++++ Lesetext
1975 war Moebius Mitgründer des Verlages "Les Humanoïdes Associés" und des Comic-Magazins "Métal Hurlant" („Schwermetall", „Heavy Metal"). 1980 startete er die skurrile Science-Fiction-Serie John Difool (Text von Jodorowsky). Giraud und Jodorowsky lernten sich kennen, als dieser an der Vorbereitung für die Verfilmung des Romans „Der Wüstenplanet“ von Frank Herbert arbeitet. Auch wenn dieses Projekt an einigen recht lustigen Details scheiterte (mehr dazu im Anhang des vorliegenden ersten Bandes der Reihe), entwickelten beide 1978 gemeinsam den Comic „Die Augen der Katze“ und begannen dann zwei Jahre später für das französische Magazin „Métal Hurlant“ mit der SF-Reihe „John Difool“, die es bis 1989 letztlich auf sechs Bände brachte und rasch Kult-Status erreicht.
++++++++
++++ Bereitgestellte Datensätze
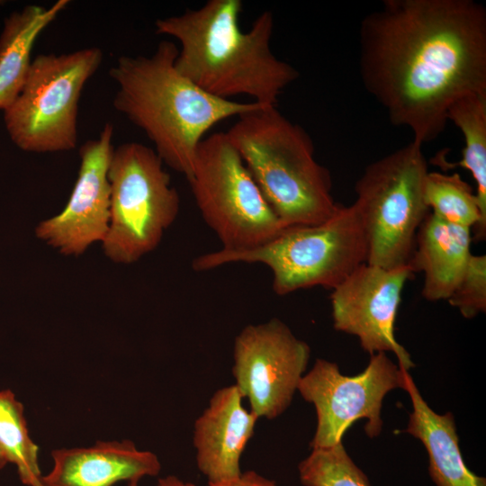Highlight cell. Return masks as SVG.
<instances>
[{
	"label": "cell",
	"instance_id": "277c9868",
	"mask_svg": "<svg viewBox=\"0 0 486 486\" xmlns=\"http://www.w3.org/2000/svg\"><path fill=\"white\" fill-rule=\"evenodd\" d=\"M237 118L226 133L279 220L285 226L314 225L331 217L339 203L305 130L276 106Z\"/></svg>",
	"mask_w": 486,
	"mask_h": 486
},
{
	"label": "cell",
	"instance_id": "484cf974",
	"mask_svg": "<svg viewBox=\"0 0 486 486\" xmlns=\"http://www.w3.org/2000/svg\"><path fill=\"white\" fill-rule=\"evenodd\" d=\"M7 464V460L4 457L2 450L0 449V469H3Z\"/></svg>",
	"mask_w": 486,
	"mask_h": 486
},
{
	"label": "cell",
	"instance_id": "7a4b0ae2",
	"mask_svg": "<svg viewBox=\"0 0 486 486\" xmlns=\"http://www.w3.org/2000/svg\"><path fill=\"white\" fill-rule=\"evenodd\" d=\"M242 7L240 0H209L199 8L158 19L156 33L179 42L176 68L208 94L225 100L244 94L276 106L299 73L271 50L272 12L261 13L244 32Z\"/></svg>",
	"mask_w": 486,
	"mask_h": 486
},
{
	"label": "cell",
	"instance_id": "d6986e66",
	"mask_svg": "<svg viewBox=\"0 0 486 486\" xmlns=\"http://www.w3.org/2000/svg\"><path fill=\"white\" fill-rule=\"evenodd\" d=\"M447 120L463 133L462 159L454 164L437 158L436 162L443 168L461 166L471 173L476 184L482 223L486 226V91L472 93L455 101L448 110Z\"/></svg>",
	"mask_w": 486,
	"mask_h": 486
},
{
	"label": "cell",
	"instance_id": "5bb4252c",
	"mask_svg": "<svg viewBox=\"0 0 486 486\" xmlns=\"http://www.w3.org/2000/svg\"><path fill=\"white\" fill-rule=\"evenodd\" d=\"M235 384L218 389L194 425L198 470L208 482L238 476L240 459L258 418L242 403Z\"/></svg>",
	"mask_w": 486,
	"mask_h": 486
},
{
	"label": "cell",
	"instance_id": "ac0fdd59",
	"mask_svg": "<svg viewBox=\"0 0 486 486\" xmlns=\"http://www.w3.org/2000/svg\"><path fill=\"white\" fill-rule=\"evenodd\" d=\"M68 4L58 0L48 8L27 5L5 18L0 35V110L4 111L21 91L38 37Z\"/></svg>",
	"mask_w": 486,
	"mask_h": 486
},
{
	"label": "cell",
	"instance_id": "4316f807",
	"mask_svg": "<svg viewBox=\"0 0 486 486\" xmlns=\"http://www.w3.org/2000/svg\"><path fill=\"white\" fill-rule=\"evenodd\" d=\"M138 482H139V481H131V482H129V485H128V486H138Z\"/></svg>",
	"mask_w": 486,
	"mask_h": 486
},
{
	"label": "cell",
	"instance_id": "cb8c5ba5",
	"mask_svg": "<svg viewBox=\"0 0 486 486\" xmlns=\"http://www.w3.org/2000/svg\"><path fill=\"white\" fill-rule=\"evenodd\" d=\"M207 486H277L255 471L242 472L238 476L219 482H208Z\"/></svg>",
	"mask_w": 486,
	"mask_h": 486
},
{
	"label": "cell",
	"instance_id": "ffe728a7",
	"mask_svg": "<svg viewBox=\"0 0 486 486\" xmlns=\"http://www.w3.org/2000/svg\"><path fill=\"white\" fill-rule=\"evenodd\" d=\"M424 195L431 213L451 224L471 229L472 240H485L486 226L475 191L458 173L428 171Z\"/></svg>",
	"mask_w": 486,
	"mask_h": 486
},
{
	"label": "cell",
	"instance_id": "52a82bcc",
	"mask_svg": "<svg viewBox=\"0 0 486 486\" xmlns=\"http://www.w3.org/2000/svg\"><path fill=\"white\" fill-rule=\"evenodd\" d=\"M110 220L105 256L130 265L155 250L176 220L180 196L156 151L139 142L113 148L108 170Z\"/></svg>",
	"mask_w": 486,
	"mask_h": 486
},
{
	"label": "cell",
	"instance_id": "8992f818",
	"mask_svg": "<svg viewBox=\"0 0 486 486\" xmlns=\"http://www.w3.org/2000/svg\"><path fill=\"white\" fill-rule=\"evenodd\" d=\"M428 173L422 145L410 143L370 163L355 185L353 202L364 230L366 263L407 266L418 228L429 212L424 185Z\"/></svg>",
	"mask_w": 486,
	"mask_h": 486
},
{
	"label": "cell",
	"instance_id": "3957f363",
	"mask_svg": "<svg viewBox=\"0 0 486 486\" xmlns=\"http://www.w3.org/2000/svg\"><path fill=\"white\" fill-rule=\"evenodd\" d=\"M178 48L162 40L150 56H122L110 68L117 86L113 106L144 131L164 164L192 173L197 148L218 122L262 106L213 96L175 66Z\"/></svg>",
	"mask_w": 486,
	"mask_h": 486
},
{
	"label": "cell",
	"instance_id": "5b68a950",
	"mask_svg": "<svg viewBox=\"0 0 486 486\" xmlns=\"http://www.w3.org/2000/svg\"><path fill=\"white\" fill-rule=\"evenodd\" d=\"M367 241L355 205L338 204L328 220L284 228L267 242L246 250L219 249L195 257V271L230 263L263 264L272 272L274 292L286 295L321 286L334 289L366 263Z\"/></svg>",
	"mask_w": 486,
	"mask_h": 486
},
{
	"label": "cell",
	"instance_id": "2e32d148",
	"mask_svg": "<svg viewBox=\"0 0 486 486\" xmlns=\"http://www.w3.org/2000/svg\"><path fill=\"white\" fill-rule=\"evenodd\" d=\"M472 230L451 224L430 212L418 230L409 266L423 274L422 296L446 300L462 278L472 255Z\"/></svg>",
	"mask_w": 486,
	"mask_h": 486
},
{
	"label": "cell",
	"instance_id": "9c48e42d",
	"mask_svg": "<svg viewBox=\"0 0 486 486\" xmlns=\"http://www.w3.org/2000/svg\"><path fill=\"white\" fill-rule=\"evenodd\" d=\"M206 224L220 249L240 251L258 247L285 226L276 216L226 132L200 143L186 178Z\"/></svg>",
	"mask_w": 486,
	"mask_h": 486
},
{
	"label": "cell",
	"instance_id": "9a60e30c",
	"mask_svg": "<svg viewBox=\"0 0 486 486\" xmlns=\"http://www.w3.org/2000/svg\"><path fill=\"white\" fill-rule=\"evenodd\" d=\"M51 457L53 466L40 477L39 486H112L157 476L161 470L157 454L140 450L127 439L56 449Z\"/></svg>",
	"mask_w": 486,
	"mask_h": 486
},
{
	"label": "cell",
	"instance_id": "7c38bea8",
	"mask_svg": "<svg viewBox=\"0 0 486 486\" xmlns=\"http://www.w3.org/2000/svg\"><path fill=\"white\" fill-rule=\"evenodd\" d=\"M413 274L409 265L389 269L364 263L332 289L330 295L336 330L357 337L370 356L392 352L399 366L407 371L414 363L396 340L394 330L401 293Z\"/></svg>",
	"mask_w": 486,
	"mask_h": 486
},
{
	"label": "cell",
	"instance_id": "d4e9b609",
	"mask_svg": "<svg viewBox=\"0 0 486 486\" xmlns=\"http://www.w3.org/2000/svg\"><path fill=\"white\" fill-rule=\"evenodd\" d=\"M157 486H195V484L183 481L176 475H167L158 479Z\"/></svg>",
	"mask_w": 486,
	"mask_h": 486
},
{
	"label": "cell",
	"instance_id": "603a6c76",
	"mask_svg": "<svg viewBox=\"0 0 486 486\" xmlns=\"http://www.w3.org/2000/svg\"><path fill=\"white\" fill-rule=\"evenodd\" d=\"M466 319L486 310V256L471 255L464 273L447 299Z\"/></svg>",
	"mask_w": 486,
	"mask_h": 486
},
{
	"label": "cell",
	"instance_id": "e0dca14e",
	"mask_svg": "<svg viewBox=\"0 0 486 486\" xmlns=\"http://www.w3.org/2000/svg\"><path fill=\"white\" fill-rule=\"evenodd\" d=\"M401 369L403 389L412 403L405 432L419 439L427 449L433 482L436 486H486L485 478L471 472L464 462L452 413H436L422 398L411 375Z\"/></svg>",
	"mask_w": 486,
	"mask_h": 486
},
{
	"label": "cell",
	"instance_id": "44dd1931",
	"mask_svg": "<svg viewBox=\"0 0 486 486\" xmlns=\"http://www.w3.org/2000/svg\"><path fill=\"white\" fill-rule=\"evenodd\" d=\"M0 449L24 485L39 486V446L29 435L23 405L9 389L0 391Z\"/></svg>",
	"mask_w": 486,
	"mask_h": 486
},
{
	"label": "cell",
	"instance_id": "4fadbf2b",
	"mask_svg": "<svg viewBox=\"0 0 486 486\" xmlns=\"http://www.w3.org/2000/svg\"><path fill=\"white\" fill-rule=\"evenodd\" d=\"M112 137L113 126L106 123L98 138L81 146L77 178L65 207L35 228V236L63 256H79L94 244L102 243L106 236Z\"/></svg>",
	"mask_w": 486,
	"mask_h": 486
},
{
	"label": "cell",
	"instance_id": "ba28073f",
	"mask_svg": "<svg viewBox=\"0 0 486 486\" xmlns=\"http://www.w3.org/2000/svg\"><path fill=\"white\" fill-rule=\"evenodd\" d=\"M102 60L97 47L36 56L21 91L4 111L13 142L34 153L75 148L80 95Z\"/></svg>",
	"mask_w": 486,
	"mask_h": 486
},
{
	"label": "cell",
	"instance_id": "8fae6325",
	"mask_svg": "<svg viewBox=\"0 0 486 486\" xmlns=\"http://www.w3.org/2000/svg\"><path fill=\"white\" fill-rule=\"evenodd\" d=\"M310 356L309 345L281 320L249 324L234 340V384L258 418L274 419L291 404Z\"/></svg>",
	"mask_w": 486,
	"mask_h": 486
},
{
	"label": "cell",
	"instance_id": "7402d4cb",
	"mask_svg": "<svg viewBox=\"0 0 486 486\" xmlns=\"http://www.w3.org/2000/svg\"><path fill=\"white\" fill-rule=\"evenodd\" d=\"M299 466L304 486H370L365 474L356 465L342 442L329 447L311 448Z\"/></svg>",
	"mask_w": 486,
	"mask_h": 486
},
{
	"label": "cell",
	"instance_id": "30bf717a",
	"mask_svg": "<svg viewBox=\"0 0 486 486\" xmlns=\"http://www.w3.org/2000/svg\"><path fill=\"white\" fill-rule=\"evenodd\" d=\"M397 388L403 389L402 369L384 352L371 355L368 365L355 376L343 375L333 362L317 359L297 388L317 413L310 447H329L342 442L343 435L359 418L367 420V436H377L382 427L383 398Z\"/></svg>",
	"mask_w": 486,
	"mask_h": 486
},
{
	"label": "cell",
	"instance_id": "6da1fadb",
	"mask_svg": "<svg viewBox=\"0 0 486 486\" xmlns=\"http://www.w3.org/2000/svg\"><path fill=\"white\" fill-rule=\"evenodd\" d=\"M366 91L420 145L445 130L450 106L486 91V9L473 0H384L359 29Z\"/></svg>",
	"mask_w": 486,
	"mask_h": 486
}]
</instances>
++++++++
Geben Sie den Lesetext über Moebius und Jodorowsky weiter oben vollständig und im genauen Wortlaut wieder.

**Lösung der Übung**
1975 war Moebius Mitgründer des Verlages "Les Humanoïdes Associés" und des Comic-Magazins "Métal Hurlant" („Schwermetall", „Heavy Metal"). 1980 startete er die skurrile Science-Fiction-Serie John Difool (Text von Jodorowsky). Giraud und Jodorowsky lernten sich kennen, als dieser an der Vorbereitung für die Verfilmung des Romans „Der Wüstenplanet“ von Frank Herbert arbeitet. Auch wenn dieses Projekt an einigen recht lustigen Details scheiterte (mehr dazu im Anhang des vorliegenden ersten Bandes der Reihe), entwickelten beide 1978 gemeinsam den Comic „Die Augen der Katze“ und begannen dann zwei Jahre später für das französische Magazin „Métal Hurlant“ mit der SF-Reihe „John Difool“, die es bis 1989 letztlich auf sechs Bände brachte und rasch Kult-Status erreicht.